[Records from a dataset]
┄┄┄┄┄┄┄┄┄┄
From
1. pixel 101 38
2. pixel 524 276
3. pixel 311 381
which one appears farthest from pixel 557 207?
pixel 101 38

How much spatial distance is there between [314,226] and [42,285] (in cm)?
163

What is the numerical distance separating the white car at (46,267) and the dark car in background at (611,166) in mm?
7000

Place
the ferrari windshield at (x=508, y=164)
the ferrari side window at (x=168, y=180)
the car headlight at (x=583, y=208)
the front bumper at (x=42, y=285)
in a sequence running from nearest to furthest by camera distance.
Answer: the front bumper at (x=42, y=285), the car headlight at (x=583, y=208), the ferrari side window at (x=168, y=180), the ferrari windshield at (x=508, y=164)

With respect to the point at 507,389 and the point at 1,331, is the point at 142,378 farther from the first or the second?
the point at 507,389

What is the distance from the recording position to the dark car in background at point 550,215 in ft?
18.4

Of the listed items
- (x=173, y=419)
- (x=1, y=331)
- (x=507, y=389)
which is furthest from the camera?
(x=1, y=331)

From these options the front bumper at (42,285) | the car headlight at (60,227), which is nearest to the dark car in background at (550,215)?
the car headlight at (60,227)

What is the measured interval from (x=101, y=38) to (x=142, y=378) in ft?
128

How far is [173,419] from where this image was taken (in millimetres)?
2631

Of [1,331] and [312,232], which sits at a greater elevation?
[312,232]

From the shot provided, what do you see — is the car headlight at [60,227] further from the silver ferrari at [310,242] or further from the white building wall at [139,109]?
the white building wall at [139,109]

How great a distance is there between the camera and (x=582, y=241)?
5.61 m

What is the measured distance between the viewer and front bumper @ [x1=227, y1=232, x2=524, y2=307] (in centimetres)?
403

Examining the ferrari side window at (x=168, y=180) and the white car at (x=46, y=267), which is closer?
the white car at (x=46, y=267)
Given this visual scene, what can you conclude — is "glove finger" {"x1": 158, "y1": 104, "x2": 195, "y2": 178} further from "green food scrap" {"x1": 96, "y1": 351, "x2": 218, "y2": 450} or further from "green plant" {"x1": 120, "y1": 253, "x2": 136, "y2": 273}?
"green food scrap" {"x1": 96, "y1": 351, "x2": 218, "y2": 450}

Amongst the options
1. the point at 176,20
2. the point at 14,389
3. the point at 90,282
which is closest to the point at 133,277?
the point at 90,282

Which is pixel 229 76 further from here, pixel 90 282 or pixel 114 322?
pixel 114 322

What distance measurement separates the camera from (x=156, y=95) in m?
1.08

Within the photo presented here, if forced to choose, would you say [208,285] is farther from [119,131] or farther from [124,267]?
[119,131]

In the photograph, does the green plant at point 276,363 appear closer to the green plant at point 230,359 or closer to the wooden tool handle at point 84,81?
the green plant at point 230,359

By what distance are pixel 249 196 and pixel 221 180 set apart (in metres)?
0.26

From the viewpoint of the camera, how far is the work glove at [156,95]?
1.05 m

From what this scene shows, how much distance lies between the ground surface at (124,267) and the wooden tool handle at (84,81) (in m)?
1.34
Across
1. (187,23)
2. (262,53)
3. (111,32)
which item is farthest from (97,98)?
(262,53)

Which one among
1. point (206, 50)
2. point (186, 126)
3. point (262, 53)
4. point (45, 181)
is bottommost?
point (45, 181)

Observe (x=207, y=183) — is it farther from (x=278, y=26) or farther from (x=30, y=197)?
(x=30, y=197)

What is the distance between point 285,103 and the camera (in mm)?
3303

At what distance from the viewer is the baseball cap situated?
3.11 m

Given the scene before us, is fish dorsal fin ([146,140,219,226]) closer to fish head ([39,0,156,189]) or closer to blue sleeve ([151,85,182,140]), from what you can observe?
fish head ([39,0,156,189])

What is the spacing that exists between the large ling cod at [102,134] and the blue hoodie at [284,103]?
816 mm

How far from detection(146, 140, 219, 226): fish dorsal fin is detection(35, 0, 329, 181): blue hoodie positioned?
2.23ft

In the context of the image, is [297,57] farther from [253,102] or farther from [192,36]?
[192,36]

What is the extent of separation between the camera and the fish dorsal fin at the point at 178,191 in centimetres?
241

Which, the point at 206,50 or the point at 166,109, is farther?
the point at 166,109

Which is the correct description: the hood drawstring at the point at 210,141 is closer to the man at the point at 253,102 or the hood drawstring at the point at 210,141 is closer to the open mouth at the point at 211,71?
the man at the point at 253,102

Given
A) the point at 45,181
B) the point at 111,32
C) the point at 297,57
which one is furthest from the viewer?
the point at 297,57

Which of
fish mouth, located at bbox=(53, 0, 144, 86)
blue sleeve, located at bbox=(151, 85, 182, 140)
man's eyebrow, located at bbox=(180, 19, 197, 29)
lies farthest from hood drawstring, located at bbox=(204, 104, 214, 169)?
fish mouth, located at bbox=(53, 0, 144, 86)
┄┄┄┄┄┄┄┄┄┄
▸ **What to work on**:
Find each line in the rows above that contains the word "handle", and copy those lines out.

▸ **Result of the task**:
In the photograph, does the green plant at point 276,363 appear closer to the green plant at point 230,359 or closer to the wooden tool handle at point 84,81?
From what this scene shows, how much distance lies between the ground surface at (124,267) and the wooden tool handle at (84,81) (in m)?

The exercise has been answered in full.